With the interest on student loans set to double on July 1st, will it pop the student loan bubble, or is it the necessary medicine to slow down the growth of the bubble?
It seems we won’t have that debate because politicians in Washington, including both Obama and Romney, agree that raising the interest on student loans will be an “enormous burden that threatens the economic recovery.” In other words, keep the bubble going to win middle-class votes and avoid any pain.
In either case, students are already suffering from having to paying back massive principal balances because the cost of attending college has increased 439 percent from 1982 to 2007, and even more since then. Meanwhile, during that same period, median family income only rose 147 percent.
If those numbers weren’t ugly enough, CNBC reports that the total student loan debt in the U.S. is $870 billion, surpassing credit card debt, with two-thirds of it being owed by citizens under 30 years old. What’s more, this interest-rate increase comes just when it was reported that over half (53%) of recent college graduates are unemployed or underemployed.

Spatial grounding records:
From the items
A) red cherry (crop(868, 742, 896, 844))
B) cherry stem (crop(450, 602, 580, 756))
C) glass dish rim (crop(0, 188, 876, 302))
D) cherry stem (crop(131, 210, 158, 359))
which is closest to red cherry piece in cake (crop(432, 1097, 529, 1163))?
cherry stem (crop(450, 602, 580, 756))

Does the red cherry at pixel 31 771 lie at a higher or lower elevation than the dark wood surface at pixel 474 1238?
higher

(Activity)
Answer these questions from the text on student loans, one per line:
1. How much did the cost of attending college rise from 1982 to 2007?
2. What total student loan debt in the U.S. does CNBC report?
3. What share of recent college graduates was reported to be unemployed or underemployed?
The records are separate material, unrelated to the text on student loans.

(Exercise response)
1. 439 percent
2. $870 billion
3. Over half (53%)